Maddie is chewing on her feet, I remember Lucille telling me if she did to take whatever I was feeding her away. Tomorrow I will go to my pet boutique and ask Bonnie if she carries Vital Essentials, she also will order it for me.
Matilda has never chewed on her feet and for the last few days she is doing it, I'm pretty certain it's the new treats I bought the girls.
Thanks Debbie, you are always full of knowledge, I love you girlfriend :wub:


----------



## maggieh (Dec 16, 2007)

What's the calcium and phosphorus percentages?


----------



## shellbeme (Mar 1, 2011)

I find this interesting. At first I wondered how it could be balanced with so few ingredients but they say they are balanced to aafco standards. If this is true it is a really nice looking food then, being that there are so few additives  I do wish they had more product information on the website though. 

Nice find!


----------



## mysugarbears (Aug 13, 2007)

maggieh said:


> What's the calcium and phosphorus percentages?

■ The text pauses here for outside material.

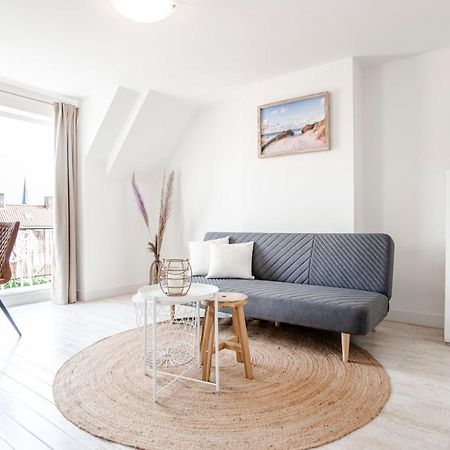 Sand & Dunes Apartment Зандвоорт Екстериор снимка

Maggie they sent me a chart in an attachment with the information and i don't know how to post it here. :blush:


----------



## mysugarbears (Aug 13, 2007)

Since i can't attach the chart that was sent to me from Vital Essentials. I just wrote down calcium and phosphorus percentage since that what was asked. Now, remember this is for the *Frozen Raw food*. If you have any questions that the answers aren't on the website contact customer service and they will send you an attachment of the dry matter analysis. [email protected] Hope that helps.


*DUCK*

Calcium: 3.91&

Phosphorus: 3.18%


*Fish*

Calcium: 1.91%

Phosphorus: 1.8%

*Rabbit*

Calcium: 1.49%

Phosphorus: 1.8%

*Wild Boar*

Calcium: 0.97%

Phosphorus: 0.97%

*Beef*

Calcium: 1.15%

Phosphorus: 1.07%

*Chicken*

Calcium: 3.85%

Phosphorus: 2.27%

*Turkey*

Calcium: 3.48%

Phosphorus: 2.86%


----------



## maggieh (Dec 16, 2007)

Thanks!


----------